Industry Faces Crunch Point


(MENA) Breakbulk Middle East Panel Discusses Covid-19





The “Game Changers” title of a Breakbulk Middle East conference session was eerily prescient. As the event took place in late February, the Covid-19 pandemic had just started to spread beyond its Wuhan origins. As those on the panel discussed the impact of Covid-19, signs were starting to emerge that the virus was truly set to be a global game changer for the breakbulk industry.

Panelist Eliska Mundell, cargo sales manager for Emirates Airlines, explained that at the time of the session airlines had already been hard hit.

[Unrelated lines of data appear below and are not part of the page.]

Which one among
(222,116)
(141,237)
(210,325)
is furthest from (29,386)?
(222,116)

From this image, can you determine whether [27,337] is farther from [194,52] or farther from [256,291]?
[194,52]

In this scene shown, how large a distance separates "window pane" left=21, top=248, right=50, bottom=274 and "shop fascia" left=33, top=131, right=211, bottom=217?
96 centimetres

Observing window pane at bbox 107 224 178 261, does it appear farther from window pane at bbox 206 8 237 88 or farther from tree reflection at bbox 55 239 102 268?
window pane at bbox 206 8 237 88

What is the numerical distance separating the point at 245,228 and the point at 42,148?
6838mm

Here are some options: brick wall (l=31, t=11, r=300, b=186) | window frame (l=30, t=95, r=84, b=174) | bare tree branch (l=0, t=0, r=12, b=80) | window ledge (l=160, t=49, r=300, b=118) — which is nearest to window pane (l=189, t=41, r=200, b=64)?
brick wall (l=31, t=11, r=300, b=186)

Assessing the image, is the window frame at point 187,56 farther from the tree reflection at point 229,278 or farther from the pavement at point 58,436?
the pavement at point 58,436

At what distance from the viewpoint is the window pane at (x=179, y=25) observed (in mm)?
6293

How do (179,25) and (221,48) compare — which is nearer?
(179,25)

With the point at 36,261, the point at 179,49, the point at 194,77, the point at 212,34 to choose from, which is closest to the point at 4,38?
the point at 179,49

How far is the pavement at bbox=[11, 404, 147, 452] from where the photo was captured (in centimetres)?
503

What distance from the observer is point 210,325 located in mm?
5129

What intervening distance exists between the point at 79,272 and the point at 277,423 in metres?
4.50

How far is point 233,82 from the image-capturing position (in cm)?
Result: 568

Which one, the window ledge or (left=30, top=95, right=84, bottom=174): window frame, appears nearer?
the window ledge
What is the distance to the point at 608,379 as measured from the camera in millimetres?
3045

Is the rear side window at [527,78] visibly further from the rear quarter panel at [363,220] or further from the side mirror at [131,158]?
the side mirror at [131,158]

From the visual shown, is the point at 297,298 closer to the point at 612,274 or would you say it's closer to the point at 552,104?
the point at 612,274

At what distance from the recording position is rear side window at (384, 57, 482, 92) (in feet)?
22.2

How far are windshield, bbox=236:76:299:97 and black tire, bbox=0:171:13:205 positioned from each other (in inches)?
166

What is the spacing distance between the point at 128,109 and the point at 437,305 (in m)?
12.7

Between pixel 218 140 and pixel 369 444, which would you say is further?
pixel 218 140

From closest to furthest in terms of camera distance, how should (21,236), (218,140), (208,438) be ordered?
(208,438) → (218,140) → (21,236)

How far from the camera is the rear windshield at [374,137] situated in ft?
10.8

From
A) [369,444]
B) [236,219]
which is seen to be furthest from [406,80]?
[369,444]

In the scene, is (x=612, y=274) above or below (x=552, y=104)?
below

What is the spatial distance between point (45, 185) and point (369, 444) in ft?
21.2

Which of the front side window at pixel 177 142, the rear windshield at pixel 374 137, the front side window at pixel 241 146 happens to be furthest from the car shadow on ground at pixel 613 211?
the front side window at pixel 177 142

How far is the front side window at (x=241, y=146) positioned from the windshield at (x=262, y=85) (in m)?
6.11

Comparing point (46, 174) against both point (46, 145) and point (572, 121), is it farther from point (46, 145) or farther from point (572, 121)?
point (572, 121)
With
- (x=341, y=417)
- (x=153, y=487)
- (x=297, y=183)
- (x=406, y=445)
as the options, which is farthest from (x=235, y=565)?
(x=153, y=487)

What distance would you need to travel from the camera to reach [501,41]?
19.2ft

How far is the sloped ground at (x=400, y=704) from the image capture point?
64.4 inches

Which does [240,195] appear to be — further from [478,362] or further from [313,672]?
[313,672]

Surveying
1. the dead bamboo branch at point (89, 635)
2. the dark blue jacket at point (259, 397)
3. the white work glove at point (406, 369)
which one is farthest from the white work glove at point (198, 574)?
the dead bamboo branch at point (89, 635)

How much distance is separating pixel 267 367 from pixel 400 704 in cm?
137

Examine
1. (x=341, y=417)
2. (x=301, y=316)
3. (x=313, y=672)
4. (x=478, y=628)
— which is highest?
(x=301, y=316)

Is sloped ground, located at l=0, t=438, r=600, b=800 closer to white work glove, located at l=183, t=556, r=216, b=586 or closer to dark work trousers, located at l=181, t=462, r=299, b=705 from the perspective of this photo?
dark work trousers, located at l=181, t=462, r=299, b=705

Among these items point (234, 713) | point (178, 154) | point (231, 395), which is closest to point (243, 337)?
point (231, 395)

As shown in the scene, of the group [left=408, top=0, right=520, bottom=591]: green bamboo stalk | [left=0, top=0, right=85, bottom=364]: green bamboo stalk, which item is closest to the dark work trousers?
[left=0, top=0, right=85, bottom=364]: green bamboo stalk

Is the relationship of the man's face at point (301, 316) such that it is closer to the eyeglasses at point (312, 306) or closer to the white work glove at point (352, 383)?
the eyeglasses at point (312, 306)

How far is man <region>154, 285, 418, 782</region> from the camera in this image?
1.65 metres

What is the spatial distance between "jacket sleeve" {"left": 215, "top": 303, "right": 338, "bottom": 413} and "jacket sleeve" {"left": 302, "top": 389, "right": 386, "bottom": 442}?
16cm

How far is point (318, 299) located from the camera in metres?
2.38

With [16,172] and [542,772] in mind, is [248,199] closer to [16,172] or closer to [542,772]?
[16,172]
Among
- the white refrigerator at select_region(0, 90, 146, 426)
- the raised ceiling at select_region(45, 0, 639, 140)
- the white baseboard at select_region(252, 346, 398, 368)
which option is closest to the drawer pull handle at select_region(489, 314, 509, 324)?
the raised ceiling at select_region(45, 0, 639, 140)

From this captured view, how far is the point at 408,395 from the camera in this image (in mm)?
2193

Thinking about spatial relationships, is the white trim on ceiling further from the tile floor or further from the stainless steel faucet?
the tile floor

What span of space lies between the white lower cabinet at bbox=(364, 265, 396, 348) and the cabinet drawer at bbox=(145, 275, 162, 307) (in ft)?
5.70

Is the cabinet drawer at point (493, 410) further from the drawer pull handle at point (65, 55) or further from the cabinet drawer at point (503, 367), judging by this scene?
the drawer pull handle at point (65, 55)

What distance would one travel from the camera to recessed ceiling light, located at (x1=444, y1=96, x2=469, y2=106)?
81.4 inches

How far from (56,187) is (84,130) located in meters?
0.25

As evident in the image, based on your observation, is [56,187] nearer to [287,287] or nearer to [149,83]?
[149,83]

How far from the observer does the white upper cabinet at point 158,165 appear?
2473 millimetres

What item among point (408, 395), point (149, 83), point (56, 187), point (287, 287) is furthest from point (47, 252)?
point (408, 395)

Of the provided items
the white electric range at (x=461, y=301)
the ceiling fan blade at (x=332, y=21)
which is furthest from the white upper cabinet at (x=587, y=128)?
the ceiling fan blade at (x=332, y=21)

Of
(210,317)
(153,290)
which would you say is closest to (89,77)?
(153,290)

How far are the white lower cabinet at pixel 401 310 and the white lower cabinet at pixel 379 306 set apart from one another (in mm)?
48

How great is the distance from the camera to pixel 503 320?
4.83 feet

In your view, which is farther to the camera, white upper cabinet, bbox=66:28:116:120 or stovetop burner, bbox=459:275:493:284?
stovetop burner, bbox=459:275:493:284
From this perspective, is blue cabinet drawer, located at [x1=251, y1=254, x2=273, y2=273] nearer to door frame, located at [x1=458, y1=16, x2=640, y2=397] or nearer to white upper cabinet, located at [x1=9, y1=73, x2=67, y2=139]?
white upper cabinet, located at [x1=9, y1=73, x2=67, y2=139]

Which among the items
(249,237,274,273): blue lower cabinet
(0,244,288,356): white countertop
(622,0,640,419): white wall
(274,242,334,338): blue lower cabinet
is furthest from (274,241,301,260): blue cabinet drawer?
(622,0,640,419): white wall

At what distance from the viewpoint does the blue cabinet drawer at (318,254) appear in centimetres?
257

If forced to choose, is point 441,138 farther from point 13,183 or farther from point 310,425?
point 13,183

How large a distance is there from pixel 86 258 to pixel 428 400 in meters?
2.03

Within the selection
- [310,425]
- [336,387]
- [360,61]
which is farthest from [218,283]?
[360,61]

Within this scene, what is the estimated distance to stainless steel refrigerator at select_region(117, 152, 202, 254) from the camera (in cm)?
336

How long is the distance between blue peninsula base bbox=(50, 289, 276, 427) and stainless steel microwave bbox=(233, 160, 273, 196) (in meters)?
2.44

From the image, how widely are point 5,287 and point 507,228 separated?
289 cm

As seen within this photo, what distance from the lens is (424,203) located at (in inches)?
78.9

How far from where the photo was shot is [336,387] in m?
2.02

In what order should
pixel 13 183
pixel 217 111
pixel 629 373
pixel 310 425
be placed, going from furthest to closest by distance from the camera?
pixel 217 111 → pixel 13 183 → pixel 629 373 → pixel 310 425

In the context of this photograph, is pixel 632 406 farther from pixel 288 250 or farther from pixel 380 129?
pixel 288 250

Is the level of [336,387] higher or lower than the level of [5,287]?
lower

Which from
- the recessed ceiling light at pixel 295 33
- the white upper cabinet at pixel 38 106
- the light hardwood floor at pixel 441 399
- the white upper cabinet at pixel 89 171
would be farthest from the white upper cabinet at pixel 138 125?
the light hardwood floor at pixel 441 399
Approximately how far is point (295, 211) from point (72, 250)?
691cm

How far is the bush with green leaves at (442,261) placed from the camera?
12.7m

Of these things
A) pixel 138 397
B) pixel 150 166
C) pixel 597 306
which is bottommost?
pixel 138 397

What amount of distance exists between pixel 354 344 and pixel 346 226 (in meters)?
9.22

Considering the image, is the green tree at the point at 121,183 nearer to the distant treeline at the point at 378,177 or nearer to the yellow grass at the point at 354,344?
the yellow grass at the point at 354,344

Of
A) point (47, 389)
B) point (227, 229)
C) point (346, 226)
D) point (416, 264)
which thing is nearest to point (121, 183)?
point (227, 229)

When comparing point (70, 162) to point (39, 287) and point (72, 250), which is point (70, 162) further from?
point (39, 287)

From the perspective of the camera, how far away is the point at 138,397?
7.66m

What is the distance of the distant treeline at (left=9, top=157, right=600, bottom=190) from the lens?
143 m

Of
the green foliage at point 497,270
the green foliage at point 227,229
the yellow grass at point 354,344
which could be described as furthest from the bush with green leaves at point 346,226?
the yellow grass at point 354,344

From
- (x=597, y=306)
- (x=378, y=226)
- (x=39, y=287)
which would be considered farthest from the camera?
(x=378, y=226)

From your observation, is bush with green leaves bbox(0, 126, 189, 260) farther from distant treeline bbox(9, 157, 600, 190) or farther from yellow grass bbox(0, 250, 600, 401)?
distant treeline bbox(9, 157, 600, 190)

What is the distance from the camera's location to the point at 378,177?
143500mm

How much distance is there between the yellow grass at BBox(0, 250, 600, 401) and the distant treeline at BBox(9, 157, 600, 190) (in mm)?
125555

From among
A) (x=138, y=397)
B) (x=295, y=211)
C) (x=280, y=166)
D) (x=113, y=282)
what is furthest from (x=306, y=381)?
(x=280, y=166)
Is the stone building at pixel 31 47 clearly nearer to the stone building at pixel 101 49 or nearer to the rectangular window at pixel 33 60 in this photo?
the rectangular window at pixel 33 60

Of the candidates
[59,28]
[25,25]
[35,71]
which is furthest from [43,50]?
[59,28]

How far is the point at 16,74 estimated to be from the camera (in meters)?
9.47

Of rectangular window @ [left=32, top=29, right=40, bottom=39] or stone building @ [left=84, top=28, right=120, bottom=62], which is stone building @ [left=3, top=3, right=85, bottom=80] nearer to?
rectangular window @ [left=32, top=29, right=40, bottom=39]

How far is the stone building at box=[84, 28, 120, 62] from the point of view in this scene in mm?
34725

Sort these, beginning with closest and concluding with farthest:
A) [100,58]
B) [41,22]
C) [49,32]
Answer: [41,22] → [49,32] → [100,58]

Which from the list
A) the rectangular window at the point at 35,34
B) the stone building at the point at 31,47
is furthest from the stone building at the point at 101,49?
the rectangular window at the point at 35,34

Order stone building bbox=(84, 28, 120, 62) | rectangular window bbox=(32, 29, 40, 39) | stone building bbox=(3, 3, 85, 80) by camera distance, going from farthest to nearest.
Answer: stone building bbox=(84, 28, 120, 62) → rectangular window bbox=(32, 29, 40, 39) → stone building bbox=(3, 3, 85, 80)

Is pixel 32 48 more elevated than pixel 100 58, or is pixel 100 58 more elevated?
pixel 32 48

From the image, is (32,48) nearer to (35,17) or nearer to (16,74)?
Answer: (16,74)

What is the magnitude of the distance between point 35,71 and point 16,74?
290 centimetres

With Emirates Airline usually running 26 flights a week out of Hong Kong, the impacts of factory closures hit them hard.

“We have a very big network, and what’s already a difficult market is not looking particularly good,” she said. Mundell did concede that if there was a backlog to move after the crisis passed there could be a welcome boost for breakbulk air freight.

As an automobile carrier, Höegh Autoliners also felt the impacts of Covid-19 early on. Finn Roden, head of sales (Middle East), said that forecasts from original equipment manufacturers around Southeast Asia fast became completely skewed because of the movement of parts. “The source of supply for a lot of things might have to change. This is going to change a lot of things for the ocean supply chain,” Roden said.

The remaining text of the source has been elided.